# Document excerpt
Universal health care across the country is under attack from Conservatives, like Ford and Kenney. They appear to be using the same playbook for underfunding, downsizing, and cutting health care services while ramping up privatization of those same essential services.
In a recent interview, Ron Hikel, political scientist and management consultant, stated, “It’s quite clear that, every provincial government in the country is running in fear of the demand for additional expenditures in health care that they can’t meet.”
Hikel went on to say, “It’s not too long ago the federal government was legally committed to paying 50 per cent of the province’s cost of the health care system. They’ve reduced that to only a fraction of 50 per cent. Some people say 25 per cent, some people say 30 per cent, but they are all complaining and pressing the Federal government to return to covering at least substantially more of the cost of the health care system than the are now.”
The provinces having the greatest difficulty delivering effective publicly funded health care are the same ones in which the premier is intensely unpopular. And, according to Hikel, this common problem is one that has huge political implications.

# Data for analysis
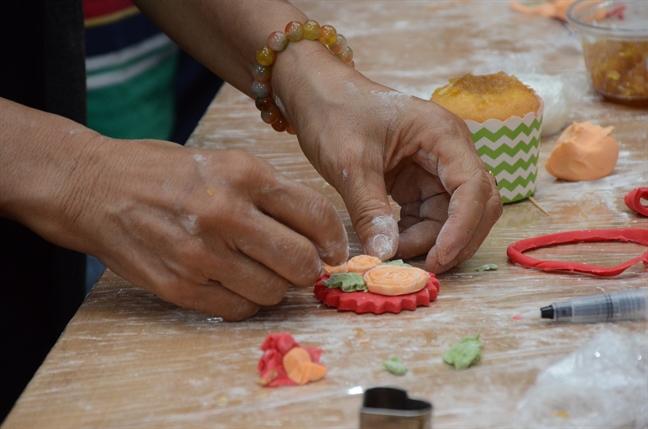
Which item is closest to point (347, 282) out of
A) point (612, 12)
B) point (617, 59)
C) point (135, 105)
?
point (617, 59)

==

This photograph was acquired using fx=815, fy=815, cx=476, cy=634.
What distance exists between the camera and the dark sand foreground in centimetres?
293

* * *

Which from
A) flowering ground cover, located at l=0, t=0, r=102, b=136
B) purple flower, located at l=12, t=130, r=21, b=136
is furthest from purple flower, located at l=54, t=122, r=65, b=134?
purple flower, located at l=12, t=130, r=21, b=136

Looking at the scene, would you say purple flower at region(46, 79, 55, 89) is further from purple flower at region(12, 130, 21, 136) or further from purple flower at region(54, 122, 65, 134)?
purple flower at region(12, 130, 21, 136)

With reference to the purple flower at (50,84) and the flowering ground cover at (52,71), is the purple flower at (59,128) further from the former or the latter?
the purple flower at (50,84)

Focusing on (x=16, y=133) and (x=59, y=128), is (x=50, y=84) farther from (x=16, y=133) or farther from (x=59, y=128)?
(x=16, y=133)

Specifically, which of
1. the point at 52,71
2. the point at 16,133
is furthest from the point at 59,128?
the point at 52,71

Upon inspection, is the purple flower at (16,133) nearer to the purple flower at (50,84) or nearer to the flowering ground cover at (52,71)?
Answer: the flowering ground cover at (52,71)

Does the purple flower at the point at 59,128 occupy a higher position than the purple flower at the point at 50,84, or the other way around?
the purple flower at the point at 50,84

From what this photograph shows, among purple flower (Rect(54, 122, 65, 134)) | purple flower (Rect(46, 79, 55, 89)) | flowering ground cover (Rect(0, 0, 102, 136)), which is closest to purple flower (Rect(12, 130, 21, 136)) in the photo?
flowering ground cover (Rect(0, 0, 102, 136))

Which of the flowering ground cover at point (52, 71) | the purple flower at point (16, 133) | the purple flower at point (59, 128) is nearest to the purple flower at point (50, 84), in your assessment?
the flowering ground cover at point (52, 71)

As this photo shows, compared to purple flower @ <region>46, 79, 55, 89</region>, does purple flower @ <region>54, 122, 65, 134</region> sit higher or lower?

# Exercises
[1] Answer these questions from the health care text:
(a) Which two Conservatives does it name?
(b) How is Ron Hikel described?
(c) What share of the provinces' health care costs was the federal government once legally committed to paying?
[2] State whether each statement agrees with the health care text. Answer yes or no and quote the deciding words.
(a) The federal government now pays more than 50 per cent of the provinces' health care costs.
(b) The provinces having the greatest difficulty delivering publicly funded health care are those with intensely unpopular premiers.
(c) Hikel says that only some provincial governments fear the demand for additional health care spending.
[3] Continue the health care text from its final sentence.

# Solved problems
[1]
(a) Ford and Kenney.
(b) As a political scientist and management consultant.
(c) 50 per cent.

[2]
(a) No: "They’ve reduced that to only a fraction of 50 per cent."
(b) Yes: "The provinces having the greatest difficulty delivering effective publicly funded health care are the same ones in which the premier is intensely unpopular."
(c) No: "every provincial government in the country is running in fear of the demand for additional expenditures in health care that they can’t meet."

[3]
There are direct and physical political costs to the current inability for the provincial governments to meet what the system itself is demanding as additional funding.
In 2001, Hikel was deputy minister of health in Manitoba. At that time, there was a two-person committee which acted as coordinators for the Canadian health care system. The committee included a representative from the Federal government and another from the provincial level.
“Fortunately for me it was Manitoba’s time to provide one of the two people for this committee. So, David Dodge and I were the co-chairs of the Federal Provincial Council of Deputy Ministers of Health. It was a fascinating job.”
Hikel described this experience as being the most deeply satisfying experience of being a civil servant that he has ever had because as he stated, “You could see the benefits to the population of what you were doing.”
Hikel realized the health care system is enormously complicated. He sees that as both a serious and persistent problem that has profoundly complex clinical, organizational, managerial, and political dimensions. According to Hikel, this makes it, “One of the most complicated systems in existence in modern society.”
It’s extremely difficult for anyone, including people who are working full-time in it, to really understand what is going on in the health care system at any given moment.
Much of the discussion about health care concerns a problem that needs to be solved. However, finding both the parameters of that problem and the solutions that are going to work has become increasingly difficult and more complicated.
According to Hikel, “There’s been a persistent tenet within the medicare system in this country, that some people have tried to expand the scope of the private sector.”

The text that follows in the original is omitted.